Great stuff! Phenotropic programming and post symbolic communication deserve an episode each, and try to get Meijer and Beckman to join the discussion.
Needs to be watched twice. A great interview.
Indeed. I sense an E2E in the future with Jaron. That would be quite spectacular.
C
now that was a great interview!!
From my understanding of post symbolic communication, it seems that it would only be applicable to a limited static domain. Where everything that can be expressed has been. Even in this domain, one cannot escape the very real and still symbolic results of Kolmogorov complexity. That is, in order to describe something completely without depending on external assumptions as to what constitutes what, you need to be very verbose, by symbolic communication era standards.
Plus, you still need a machine to instantiate whatever it is that you are trying to express.
Michael O'Neill is a master director/producer. We're lucky to have him working for Channel 9. When I walked into the studio before this was filmed, Michael said "let's shoot this differently", to which I replied "do your thing, man". He did and this is what resulted. Thank you, Michael.
Also, kudos to Nic Fillingham for suggesting that I interview Jaron.
Glad you are enjoying this. I'm really glad Jaron works for Microsoft (thanks to Sinofsky and Ozzie, plus, as Jaron said, our openness as a company - something we do not get enough credit for...).
C
Nice interview, I like the new suttle camera angles to, just don't overdo them if you decide to do more
btw Charles, can't someone please fix the silverlight player in Chrome, I just upgraded silverligt to 4 where it's supposed to be supported, but the seek still don't work well in Chrome, the new player used elsewhere on ms sites works great, but not on C9. Also, it would be great if you could redesign the media download and rating buttons, they are too hard to see and many people don't realise they are there.
Hi Robert,
Thanks for the feedback. I will see to it that the dev team look into the seek issues with our SL player on Chrome. In terms of your requested changes, you will be pleased with what we've come up with for the next release...
C
Finally got round to watching this one. Of course I've heard of Jaron Lanier in the context of VR - had no idea he was working for Microsoft now, and the reason behind it. That's pretty damn cool.

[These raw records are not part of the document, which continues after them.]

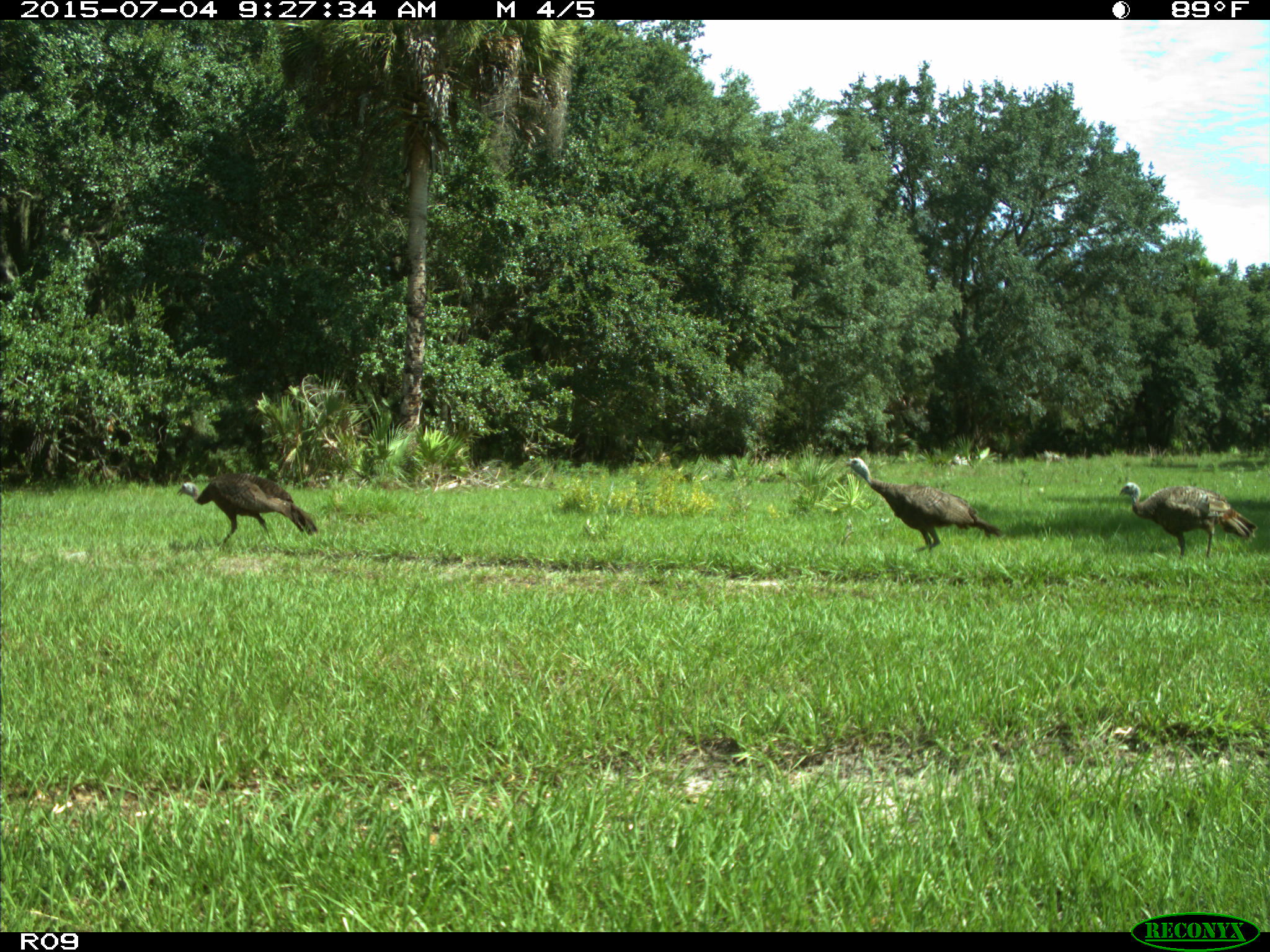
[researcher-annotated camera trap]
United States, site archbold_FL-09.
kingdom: Animalia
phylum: Chordata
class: Aves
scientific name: Aves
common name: birds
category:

And I'm happy to hear someone else who's so exasperated by people continuing to re-invent the wheel with Unix and other things. I can't blame people for building something that's useful to a well understood recipie, but if you've got the free time on your hands to build something from scratch as an open-source project, how about doing something that hasn't been done before?! If you're going to build an OS, how about a truely object oriented one for example? Lets get away from the simplistic ideas of flat files and heirarchies and processes. Anyway, that's my rant on the subject
Nice conversation, really inspirational. I've included this talk in the list of few talks, I often hear.
Thank you.
Thanks, I am really impressed by the openness of MS of which C9 plays a huge part. As Jaron says, that's the reason he joined, stay honest and keep it up.
Thank you. And we will, Robert. We're Channel 9. Open, honest, dare I say transparent, replaces amino acids in our genome,
C
I've been thinking about how badly imperative programming tends to scale. But we can't forget about the added machine efficiency of going imperative. Perhaps once it becomes necessary to program to multiple cores in the general case, abstracting over the physical machine with lambda programming will become more viable in my domain (embedded development). Maybe then my partners won't yell at me for using functional programming and immutability idioms in our C++ code base.
That will be the day.
As a side note, it looks like MSN picked Jaron as one of the smartest people.
Very cool. Too bad Bing doesn't pick it up (well, this interview, anyway - from the Smartest People Bing advertisement....). Thanks for the link!
C
Couldn't bite much. But whatever did, had to be bitten still harder to really enjoy the byte.
Jaron... I just dropped the hat.
Please visit
http://jaronlanier.com
(And no prizes if you could guess it)And bite and chew and digest a few things. And help me bite some.